Making things happen: PRRD’s big promise

BIZLINKS - Rey Gamboa (The Philippine Star) - July 2, 2020 - 12:00am

By now, Dito Telecommunity must be in frenzy to make true its committed technical launch this month, which would mean delivering a minimum average speed of 27 megabits per second to 37 percent of the country’s total population.

As a rough yardstick, 27 Mbps is more than two times faster than the current average download speed of 12.09 Mbps in mobile services delivered by the duopoly of Globe Telecom and Smart Communications as reported in the latest global measurements.

Before the quarantines imposed on Metro Manila and Luzon caused by the community spread of coronavirus in the country, Dito had expressed confidence in meeting its deadlines come July, plus that of rolling out commercial services to the public by March 2021.

The lockdowns, however, affected its movement during critical months, which prompted company officials to talk about invoking a force majeure as a reason for possible delays when most construction work for towers and data centers had been scaled down.

Psychological effect

Dito now has less than a month to double up on missed work; crucial will be how its contractor partners muster resources in a catch-up mode. Dito’s terms of operation with the government carries penalty clauses on delays, but the psychological effect of not being able to deliver on a big promise by no less than the President would be more hurting.

The public, after all, has been primed up since Day One when the President was elected into office to expect internet speeds as fast as those offered in most countries in the world. The fact that Dito partnered with China Telecommunications somehow felt that things were possible.

Dito has been the “blessed” third telco that portends to break the duopoly of Globe and Smart/PLDT, with PLDT handling the fixed telecommunication network. Through the perceived full support of the President, Dito has been receiving countless “blessings” to “make it happen.”

Duterte has been known to be instrumental in bringing China Telecoms (through its warming relationships with Chinese President Xi Jinping) to the table. Dito is the telecom giant’s first overseas investment partnership, not only in terms of facilitating loans for the estimated $6-billion, five-year contract, but also in providing its superior soft and hard infrastructure knowledge.

New rules

To make things happen, new rules have thus been made, the most noteworthy being the new tower sharing policy that would allow Dito to tap into the 18,000-strong tower network of Globe and Smart/PLDT combined.

The Department of Information and Communications Technology is now hard at work with the Anti-Red Tape Authority to cut the number of permits needed by telcos and independent companies to build towers by as much as 52 percent.

Even then, Dito is forging ahead with building its own towers, a commitment under its contract with the government, even as its expected shipments of equipment to build the committed 1,600 towers have been delayed.

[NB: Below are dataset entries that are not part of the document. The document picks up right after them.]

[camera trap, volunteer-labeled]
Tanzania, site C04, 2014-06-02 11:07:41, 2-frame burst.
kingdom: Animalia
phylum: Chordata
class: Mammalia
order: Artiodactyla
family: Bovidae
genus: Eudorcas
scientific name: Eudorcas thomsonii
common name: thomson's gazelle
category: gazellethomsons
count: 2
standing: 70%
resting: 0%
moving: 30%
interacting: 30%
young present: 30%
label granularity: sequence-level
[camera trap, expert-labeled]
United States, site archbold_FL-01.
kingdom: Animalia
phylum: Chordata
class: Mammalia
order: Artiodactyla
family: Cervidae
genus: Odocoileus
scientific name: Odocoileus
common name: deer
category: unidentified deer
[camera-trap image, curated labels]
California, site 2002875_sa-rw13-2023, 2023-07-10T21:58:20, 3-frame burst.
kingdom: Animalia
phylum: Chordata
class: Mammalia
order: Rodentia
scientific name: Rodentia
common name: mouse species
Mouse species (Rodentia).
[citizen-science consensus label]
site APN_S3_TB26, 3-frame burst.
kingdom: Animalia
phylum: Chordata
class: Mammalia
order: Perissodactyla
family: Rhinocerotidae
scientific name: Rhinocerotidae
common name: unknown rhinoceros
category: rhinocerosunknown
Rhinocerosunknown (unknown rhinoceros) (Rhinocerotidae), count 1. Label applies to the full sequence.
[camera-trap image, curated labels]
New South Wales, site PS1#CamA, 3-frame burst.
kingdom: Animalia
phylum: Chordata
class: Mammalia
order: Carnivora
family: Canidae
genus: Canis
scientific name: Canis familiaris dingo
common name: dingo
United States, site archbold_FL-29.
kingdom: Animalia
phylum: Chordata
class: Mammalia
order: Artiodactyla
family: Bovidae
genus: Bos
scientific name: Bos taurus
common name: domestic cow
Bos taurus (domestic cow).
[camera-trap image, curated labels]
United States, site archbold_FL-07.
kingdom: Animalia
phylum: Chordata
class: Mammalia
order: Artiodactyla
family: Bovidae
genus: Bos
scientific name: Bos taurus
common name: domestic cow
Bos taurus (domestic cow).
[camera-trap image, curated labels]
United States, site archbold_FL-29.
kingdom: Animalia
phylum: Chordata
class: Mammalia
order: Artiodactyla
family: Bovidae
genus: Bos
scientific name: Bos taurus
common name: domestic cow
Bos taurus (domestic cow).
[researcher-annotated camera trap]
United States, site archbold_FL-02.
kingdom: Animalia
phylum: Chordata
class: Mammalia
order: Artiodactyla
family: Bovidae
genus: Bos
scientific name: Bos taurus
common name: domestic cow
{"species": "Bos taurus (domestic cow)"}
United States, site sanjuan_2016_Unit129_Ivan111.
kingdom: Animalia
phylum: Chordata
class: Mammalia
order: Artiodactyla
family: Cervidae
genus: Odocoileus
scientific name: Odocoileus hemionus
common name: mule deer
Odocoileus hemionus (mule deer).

Dito had likewise signed an agreement with the League of Municipalities of the Philippines to provide a dedicated nationwide fiber network that will directly connect municipalities in the country. The telco is also asking the government to allow towers to be built within military facilities.

Changing rules

Not only are new rules being made, old rules are in the process of being changed. The Lower House recently passed a bill that will reclassify telecommunication companies as non-public utilities, an attempt to open up the industry participants to majority or full foreign ownership.

The move is highly controversial, not just because of the constitutional impediments that need to be changed for it to be deemed worthy of passage by Congress and signed into law by the President, but also of concerns about China’s encroachment into national data security – and other areas.

Growing fears of China’s rising dominance in global geopolitics is fueled by territorial aggression, not only in seas (including the West Philippine Sea) but also along its borders. In the Philippines, the State Grid Corp. of China is a partner of the company that operates our national power grid.

China has also been mired in the debt swap agreements under its Belt and Road Initiative that have impinged on the sovereignty of countries forced to cede control of their ports and other vital infrastructure projects after failing to repay loans.

The thirst of China to take full control of its overseas businesses is not unheard of, and the Philippines’ growing exposure to Chinese loans makes for unsettling vulnerability. That the world is going through a depression because of the coronavirus has increased this anxiety.

Big stakes

But it seems that the show must go on, at least for the Duterte administration, to pave the way for that promised paradise of an 84 percent nationwide internet coverage with minimum average speeds of at least 55 Mbps by 2024. Dito, with lots of Chinese help, seems to be the only way to go.

Skepticism, displayed by many industry stakeholders, is nothing for a government that is hell-bent on bringing the country to a golden age of information technology where even teachers in the mountains in the North and South will be comfortably assured of continuing online classes for millions of Filipino students.

Ironically, the coronavirus pandemic is aiding this hard push for nationwide connectivity. We want to see our children resume their learning through a wired world. We want our micro, small and medium-sized enterprises reaping growth through digital tools. We want our agricultural workers able access weather patterns and trading updates through free internet.

The stakes are high, and it looks like we’ll compromise on many things to make things happen.